━━━ Passage ━━━

Davisson is a lunar impact crater that is located on the far side of the Moon from the Earth. This crater lies across the eastern rim of the huge walled plain named Leibnitz, and the rim and outer rampart intrudes into the interior floor of Leibnitz. To the east-northeast of Davisson is the walled plain Oppenheimer, a formation only somewhat smaller than Leibnitz.

On the lunar geologic timescale, this formation dates to the Nectarian period. The rim of Davisson has been somewhat eroded from impacts, but it retains some detail from its original formation. Particularly along the western face, the interior wall displays some terraces. The rim is more worn along the northeastern face, and the rim is more irregular to the north and south. The interior floor is covered by basalt, and is relatively level and featureless. There is a low central peak offset slightly to the southwest of the crater midpoint. The spectra of this peak fits a peridotite mineralogy, which was excavated from a depth of 8.7±to km.

This crater is named after Clinton Joseph Davisson (1881–1958), a US physicist who in 1927 made the first experimental observation of the wave-like nature of electrons. For this work, he shared the Nobel Prize for Physics in 1937. Prior to its name being formally adopted in 1970 by the International Astronomical Union, this crater was known as Crater 377.

━━━ Material shown ━━━

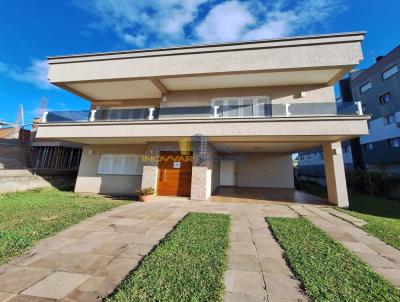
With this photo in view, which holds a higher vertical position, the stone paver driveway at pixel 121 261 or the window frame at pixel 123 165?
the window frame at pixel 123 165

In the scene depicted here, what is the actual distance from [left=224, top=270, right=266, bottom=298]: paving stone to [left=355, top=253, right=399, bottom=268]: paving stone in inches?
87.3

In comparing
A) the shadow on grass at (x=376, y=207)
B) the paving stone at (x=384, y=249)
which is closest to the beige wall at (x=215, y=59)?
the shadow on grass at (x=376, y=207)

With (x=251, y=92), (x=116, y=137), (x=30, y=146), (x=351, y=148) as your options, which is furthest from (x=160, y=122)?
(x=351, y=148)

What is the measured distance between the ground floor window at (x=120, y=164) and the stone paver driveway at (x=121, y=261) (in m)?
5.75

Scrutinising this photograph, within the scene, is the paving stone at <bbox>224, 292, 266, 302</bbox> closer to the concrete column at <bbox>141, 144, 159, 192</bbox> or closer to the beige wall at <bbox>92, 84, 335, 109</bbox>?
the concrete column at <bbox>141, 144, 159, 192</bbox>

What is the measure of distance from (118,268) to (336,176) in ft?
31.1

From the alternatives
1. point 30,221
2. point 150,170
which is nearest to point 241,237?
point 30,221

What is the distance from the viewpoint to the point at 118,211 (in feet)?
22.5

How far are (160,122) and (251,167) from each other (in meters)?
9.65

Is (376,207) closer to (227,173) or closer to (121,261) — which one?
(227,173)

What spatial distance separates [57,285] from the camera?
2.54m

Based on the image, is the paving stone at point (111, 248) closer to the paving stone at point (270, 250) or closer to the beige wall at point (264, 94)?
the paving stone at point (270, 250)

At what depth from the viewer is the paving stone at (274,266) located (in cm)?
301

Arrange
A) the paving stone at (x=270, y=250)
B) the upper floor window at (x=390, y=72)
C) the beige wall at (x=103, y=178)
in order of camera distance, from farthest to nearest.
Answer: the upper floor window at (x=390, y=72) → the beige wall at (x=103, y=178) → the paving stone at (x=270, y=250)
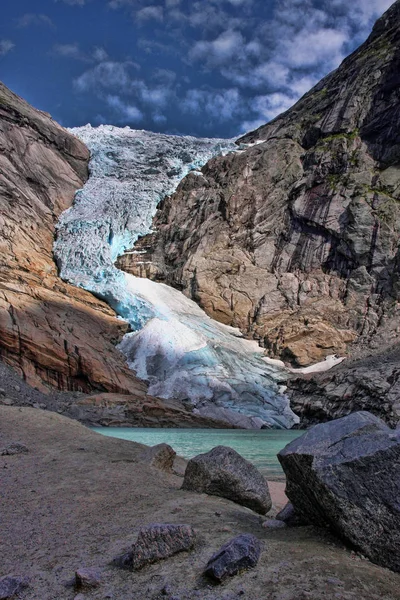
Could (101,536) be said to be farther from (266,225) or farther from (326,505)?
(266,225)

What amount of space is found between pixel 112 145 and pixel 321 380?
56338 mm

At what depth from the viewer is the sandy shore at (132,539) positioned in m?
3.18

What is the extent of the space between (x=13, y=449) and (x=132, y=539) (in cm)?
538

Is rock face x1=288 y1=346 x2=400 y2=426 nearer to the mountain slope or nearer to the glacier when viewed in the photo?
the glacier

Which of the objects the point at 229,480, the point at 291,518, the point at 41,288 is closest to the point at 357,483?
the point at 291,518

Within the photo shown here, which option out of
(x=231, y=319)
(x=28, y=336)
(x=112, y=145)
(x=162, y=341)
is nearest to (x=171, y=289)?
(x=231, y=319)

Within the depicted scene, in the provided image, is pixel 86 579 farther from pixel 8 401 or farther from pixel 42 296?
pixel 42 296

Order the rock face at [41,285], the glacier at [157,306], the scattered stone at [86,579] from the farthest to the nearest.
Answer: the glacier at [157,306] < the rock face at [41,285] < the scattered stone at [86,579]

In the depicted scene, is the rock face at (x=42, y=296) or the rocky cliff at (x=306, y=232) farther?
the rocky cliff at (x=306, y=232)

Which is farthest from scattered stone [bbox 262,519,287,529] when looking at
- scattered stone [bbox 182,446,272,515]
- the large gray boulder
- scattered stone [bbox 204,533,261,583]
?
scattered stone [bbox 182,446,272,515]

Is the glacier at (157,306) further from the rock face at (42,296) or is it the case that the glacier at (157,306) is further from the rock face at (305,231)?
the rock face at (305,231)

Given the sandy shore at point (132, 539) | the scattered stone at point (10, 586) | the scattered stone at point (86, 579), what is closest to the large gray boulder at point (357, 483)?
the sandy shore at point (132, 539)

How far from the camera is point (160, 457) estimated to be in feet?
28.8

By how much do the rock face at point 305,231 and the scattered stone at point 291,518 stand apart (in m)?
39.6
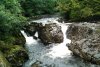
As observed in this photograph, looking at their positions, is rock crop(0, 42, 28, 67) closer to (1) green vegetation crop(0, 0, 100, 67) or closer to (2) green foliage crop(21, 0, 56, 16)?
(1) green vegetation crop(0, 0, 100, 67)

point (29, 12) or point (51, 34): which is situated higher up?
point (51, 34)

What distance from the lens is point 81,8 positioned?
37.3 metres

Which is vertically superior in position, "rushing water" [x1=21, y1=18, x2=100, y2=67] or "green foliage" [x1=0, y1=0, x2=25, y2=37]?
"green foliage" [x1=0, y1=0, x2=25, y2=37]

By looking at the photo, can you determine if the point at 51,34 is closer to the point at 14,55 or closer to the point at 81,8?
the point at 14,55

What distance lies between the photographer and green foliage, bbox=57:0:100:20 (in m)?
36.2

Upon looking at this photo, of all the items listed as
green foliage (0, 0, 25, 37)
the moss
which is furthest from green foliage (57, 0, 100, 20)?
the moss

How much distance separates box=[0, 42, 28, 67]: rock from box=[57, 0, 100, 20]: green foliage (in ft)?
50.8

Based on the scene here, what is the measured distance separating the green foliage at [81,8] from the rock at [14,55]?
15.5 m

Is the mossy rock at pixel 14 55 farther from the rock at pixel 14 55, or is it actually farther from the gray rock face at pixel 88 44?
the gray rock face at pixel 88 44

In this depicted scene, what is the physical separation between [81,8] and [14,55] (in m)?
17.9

━━━
━━━ Material shown ━━━

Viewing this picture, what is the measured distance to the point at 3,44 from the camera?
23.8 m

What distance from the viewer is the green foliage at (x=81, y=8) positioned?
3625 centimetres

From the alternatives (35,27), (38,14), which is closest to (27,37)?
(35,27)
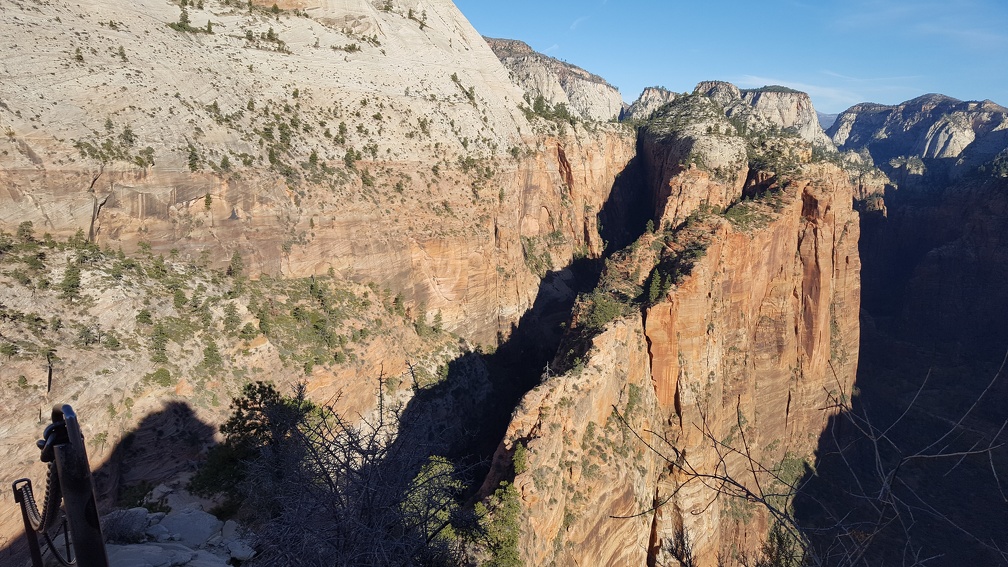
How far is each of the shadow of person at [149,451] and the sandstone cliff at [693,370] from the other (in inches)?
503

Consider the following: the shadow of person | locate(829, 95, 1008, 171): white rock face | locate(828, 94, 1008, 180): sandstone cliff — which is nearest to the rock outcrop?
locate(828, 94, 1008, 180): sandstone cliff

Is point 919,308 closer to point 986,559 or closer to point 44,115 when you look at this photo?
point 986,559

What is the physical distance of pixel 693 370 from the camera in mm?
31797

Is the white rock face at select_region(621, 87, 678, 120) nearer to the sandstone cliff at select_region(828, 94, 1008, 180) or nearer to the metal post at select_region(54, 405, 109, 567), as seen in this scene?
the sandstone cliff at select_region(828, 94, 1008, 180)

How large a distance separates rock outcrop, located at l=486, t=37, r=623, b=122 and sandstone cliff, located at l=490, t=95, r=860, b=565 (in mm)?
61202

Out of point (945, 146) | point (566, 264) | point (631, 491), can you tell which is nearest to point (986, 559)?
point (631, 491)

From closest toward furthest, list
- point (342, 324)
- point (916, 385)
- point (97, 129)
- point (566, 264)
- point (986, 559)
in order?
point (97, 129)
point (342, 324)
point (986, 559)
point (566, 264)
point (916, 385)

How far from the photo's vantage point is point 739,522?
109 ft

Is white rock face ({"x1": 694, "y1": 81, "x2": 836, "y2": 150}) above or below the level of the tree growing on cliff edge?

━━━

* **What the task requires**
Please repeat the part of the Davisson crater text from "Davisson is a" to "smaller than Leibnitz." word for word. The items come from a different source than the text.

* **Response area**
Davisson is a lunar impact crater that is located on the far side of the Moon from the Earth. This crater lies across the eastern rim of the huge walled plain named Leibnitz, and the rim and outer rampart intrudes into the interior floor of Leibnitz. To the east-northeast of Davisson is the walled plain Oppenheimer, a formation only somewhat smaller than Leibnitz.